Racism seems to be all we Americans talk about right now.
No judgment, just the truth.
My family is very hurt about this, enough that they seek racial reconciliation.
I don’t join in any of their conversations though.
It’s the reason never have.
I am mixed.
I have enough colors and cultures in my blood to make over 30 people.
So who should I choose to stand beside?
I am not a stupid woman. both my parents fought hard so that I would be well-rounded, observant, compassionate and cautious. Funnily, they succeeded, but it has left me at a slight disadvantage. Though I can see the world as it is, I have yet to find my part in it.
I agreed with a friend who was also mixed that said it’s not right that a person dies for selling illegal DVD’s. I agreed with a Hispanic friend who said it’s not right that people are crying out for the death of cops.

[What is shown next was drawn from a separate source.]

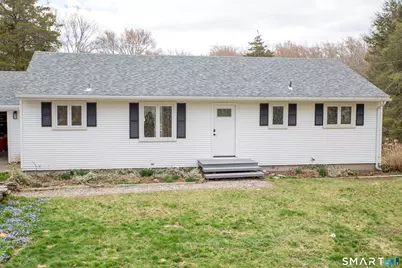 160 Babcock Road, North Stonington, CT 06359 - Photo 1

Imagine, two parents are in the middle of a divorce: Constantly at war and showing the absolute worst part of themselves. Children in those moments are expected to take sides. If you think otherwise you most likely have and idealistic albeit improbable view on relationships.
Maybe no one says it either, But underneath the kid begins to think, who they will have to choose. Mom or Dad.
When dad says horrible things about mom and the kid bites their lip. *How dare he disrespect my mom.*
When the mom unloads about the horrors of dad and the child balls their fists. *My dad is not this evil man!*
The silence is just as unbearable as talking as talking produces rebuke or that shake of the head that shows you just how slow or young they think you are.
Neither is right and both are being not only disrespectful but debasing themselves lower and lower all out of the name of hurt and pain that has lain dormant for years! Every small, irrelevant thing, every medium, large and horrible thing, suddenly pour out and abated on this couple and they do not care for the one who did none of it who also must stand under the sludge, because truly:
WHERE ELSE CAN THEY GO?
Must I CHOOSE a side and end up hurting a relationship and myself in the process?
Must I limit myself to pain or more pain?
Must my words mean nothing because this is YOUR fight?
IT INCLUDES ME AND I AM AFFECTEDSO I SHOULD HAVE A VOICE!
Are you so hurt and broken that you do not see the hurt you are now causing?